*Исходный отрывок*:
╭──

Въ этомъ именно родѣ и было описаніе, помѣщенное въ «Почтѣ Духовъ». Дальше:
«И такъ, судя по таковымъ описаніямъ, какимъ я пораженъ вдругъ ударомъ, когда представилася мнѣ нужда ийти съ просьбою къ большому барину?… Я воображалъ, что или меня туда не пустятъ, или я принятъ буду и провожденъ съ презрѣніемъ: но колика я обманулся! о проклятые писатели!… вы часто созидаете въ мысляхъ своихъ такія нелѣпости, которыя нигдѣ кромѣ воображенія вашего не существуютъ. Какая въ томъ польза, что вы обременяете вашими мрачными картинами читателя? Отнынѣ я не повѣрю вамъ ни въ чемъ. Вы, описывая вельможу гордаго, безжалостнаго, корыстолюбиваго, даете знать, что естьли бы судьба поставила васъ самыхъ на чреду вельможъ, то бы вы оправдали описаніе ваше». («Зритель», 1792, I, 190).
Затѣмъ описывается вельможа крайне-добродѣтельный и осыпающій просителей благодѣяніями, даже вовсе нежданными.
Намъ кажется, что это описаніе находится въ нѣсколько странномъ отношеніи къ статейкѣ «Почты Духовъ»: эта статейка была написана проклятыми писателемъ.
Замѣтимъ еще, что у Радищева нападенія на придворныхъ были очень частой темой; она повторяется не разъ и въ его «Путешествіи», — что императрица Екатерина объясняла неудовлетвореннымъ честолюбіемъ.}.

╰──

*Задание 1*:
Напечатайте фрагмент отрывка о вельможах, начиная с «Затѣмъ описывается вельможа» и заканчивая «написана проклятыми писателемъ.».
Отрывок и листинг взяты из разных источников.

Выдержки из данных с пространственными вопросами
╭──

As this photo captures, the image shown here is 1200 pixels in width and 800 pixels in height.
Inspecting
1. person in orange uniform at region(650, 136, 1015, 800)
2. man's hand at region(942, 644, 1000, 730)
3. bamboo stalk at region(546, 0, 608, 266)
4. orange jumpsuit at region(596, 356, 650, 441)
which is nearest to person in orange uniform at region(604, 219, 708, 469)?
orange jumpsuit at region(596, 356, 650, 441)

╰──

*Задание 2*:
Оформите весь листинг как JSON-список строк, по одной на каждую его строку, без пустых строк.

*Ответ 1*:
Затѣмъ описывается вельможа крайне-добродѣтельный и осыпающій просителей благодѣяніями, даже вовсе нежданными.
Намъ кажется, что это описаніе находится въ нѣсколько странномъ отношеніи къ статейкѣ «Почты Духовъ»: эта статейка была написана проклятыми писателемъ.

*Ответ 2*:
[
  "As this photo captures, the image shown here is 1200 pixels in width and 800 pixels in height.",
  "Inspecting",
  "1. person in orange uniform at region(650, 136, 1015, 800)",
  "2. man's hand at region(942, 644, 1000, 730)",
  "3. bamboo stalk at region(546, 0, 608, 266)",
  "4. orange jumpsuit at region(596, 356, 650, 441)",
  "which is nearest to person in orange uniform at region(604, 219, 708, 469)?",
  "orange jumpsuit at region(596, 356, 650, 441)"
]